Line 186; the 5mm slice thickness without inter slice gap was adopted in our study and two manuscripts were referred for this method.

Line 300; the increases or decreases in parameters were clarified according to WMH-BHQ.

Line 317-323; we explained A and B in Figure 4b in detail.

Line 363; we changed MWH to WMH.

Line 397-399; the possible ceiling effect was described as another explanation that HT+DM yielded lower WMH-BHQs than double morbidities.

Reviewer 2 Report

The work proposes a new healthcare quotient for classification of cerebral white matter hyperintensity.
It is interesting and pertinent. Please find below additional comments:

* line 169-170: "All participants...": remove sentence since mentioned in later paragraph
* section Methods/Participants: did the authors ensure that patients did not show up at Brain Dock several
times, e.g. because of a renewed control check-up ? If it is ensured that no such doubled
occurrences happend, please mention it.
* section from lines 173-184 repeats the content of the Table 2. Please remove.
* line 208: what is LA ?
* line 209: what is (K,P) ?
* line 222: WMNV --> WMHV
* line 249: "in Methods": the line is written in the Methods section itself, the authors may
replace "Methods" by "the upper paragraphs".
* line 309-310: "...all pairwise comparisons to be significant" : significant different ?
* enlarge all labels of all axis in all figures.
* Caption of Figure 1: mention what the numbers in figure panels mean (age decades).

Author Response

To reviewer #2

line 169-170; “ All participants…” was removed.
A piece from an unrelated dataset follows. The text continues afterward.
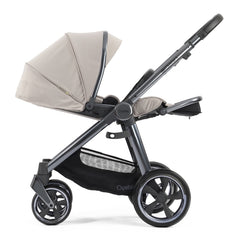 BabyStyle Oyster 3 Gunmetal LUXURY Bundle (Stone) - showing the parent-facing pushchair with its seat fully reclined and its leg rest raised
We added the explanation that participants underwent the Brain Dock health checkups only once.

line 173-184; These parts were totally removed.

line 208; We changed LA to WMH.

line 209; K.P. is the first author’s initial. We explained it.

line 222; We changed WMNV to WMHV.

line 249; We changed “Methods” to “the upper paragraphs”.

line 309-310; We changed “significant” to “significantly different”. We enlarged all labels of all axis in all figures.

Ade decades were explained in the caption of Figure1.

Reviewer 3 Report

The authors propose the use of MRI based white matter assessment as a predictive tool for neurovascular ischaemic pathologies. I enjoyed reading the article and would ask only one additional comment to be added in the discussion session:

In the near future, MRI parameters could be assessed through artificial intelligence pivoting on data mining (Garg R et al., 2019; Schirmer MD, et al., 2019) Such approach together with the identification of biomarkers based on novel nanotechnology or biomedical engineering platforms would allow to propose new biosignatures for risk stratification in neurovascular patients (Ganau L et al., 2018).

References:

Garg R, et al. Automating Ischemic Stroke Subtype Classification using machine learning and natural language processing. J Stroke Cerebrovasc Dis. 2019

Schirmer MD, et al. White matter hyperintensity quantification in large scale clinical acute ischemic stroke cohort. The MRI-GENIE study. Neuroimage Clin. 2019   Ganau L, et al. Understanding the mmMlinpathological basis of neurological diseases through diagnostic platforms based on innovations in biomedical engineering: new concepts and theranostic perspectives. Medicines (Basel). 2018      

Author Response

To reviewer #3

The comment with three references was added in Discussion.